** Texto del ejercicio **
--*--

18 diciembre, 2015 01:00

Eloy Tizón

En su último libro, Orquesta de desaparecidos, Francisco Javier Irazoki nos regala un deslumbrante racimo de prosas breves, exactas como poemas, pero con la carnalidad jugosa de la mejor narrativa. Son ficciones vividas, decantadas, de una nobleza, en estos tiempos ceñudos, casi sobrenatural. El libro entero es una plegaria por los ausentes, no desde la contabilidad plañidera, sino mediante la revolución de la bondad y el brindis por nuestra carne mortal. Para desintoxicarse del "ácido lisérgico de la patria" (qué gran hallazgo), Irazoki propone vaciarnos en el pudor, la celebración de la amistad y la duda, sabedor de que "no hay iglesia que resista de pie el vientecillo de la risa".

Su libro constituye un antídoto contra las bombas, los fanatismos de los falsos profetas, los agoreros y los empachos de tanto himno y banderas, en una apuesta por la sensibilidad conversada, viajada y leída, puesto que "quien ama un idioma ama todos los idiomas".

--*--

** Explora el material **
A. Según la reseña de Orquesta de desaparecidos, ¿qué es lo que ninguna iglesia resiste de pie?
B. Escribe la continuación de la reseña de Orquesta de desaparecidos a partir de la última oración de su segundo párrafo.

** Datos **
--*--

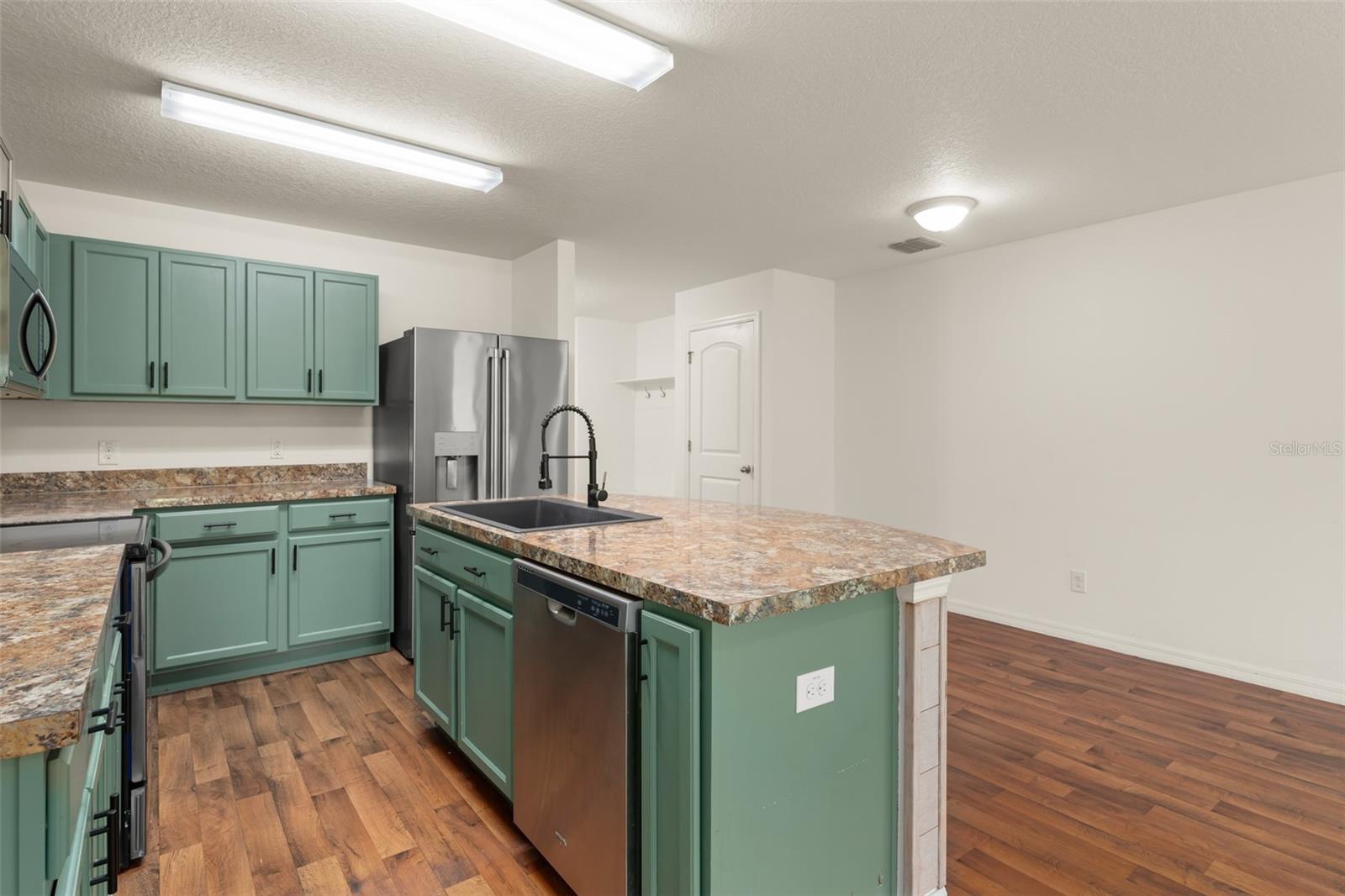 Image 15 of 36 For 5584 Maggiore Boulevard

--*--

** Resultados esperados **
A. El vientecillo de la risa.

B.
Dicen que vive en París desde hace décadas, como quien decide instalarse en un estado de ánimo. Allí lo imagino junto a sus compinches de juventud Fernando Aramburu y Juan Martínez de las Rivas, quienes componen en mi memoria un trío de escritores íntegros, alérgicos a la pompa de la academia y proclives -los tres- a la música del abrazo y la irreverencia inteligente. La caricia no excluye la cicatriz, sino que la abarca en su gesto. Por eso, en el homenaje a su hermana muerta en edad temprana, Irazoki concluye: "Cuando pienso en ella, palpo un obsequio: me acompañó para que yo supiera estar solo".

Hay libros que son como postes señalizadores. Como campanas. Desbrozan caminos e indican rutas. La flecha de Irazoki vuela alta; nos hace mejores y nos ensancha la frente. Emocionante y necesario en cada página, debemos darle las gracias por cedernos este lema para siempre: "El triunfo consiste en no haber herido".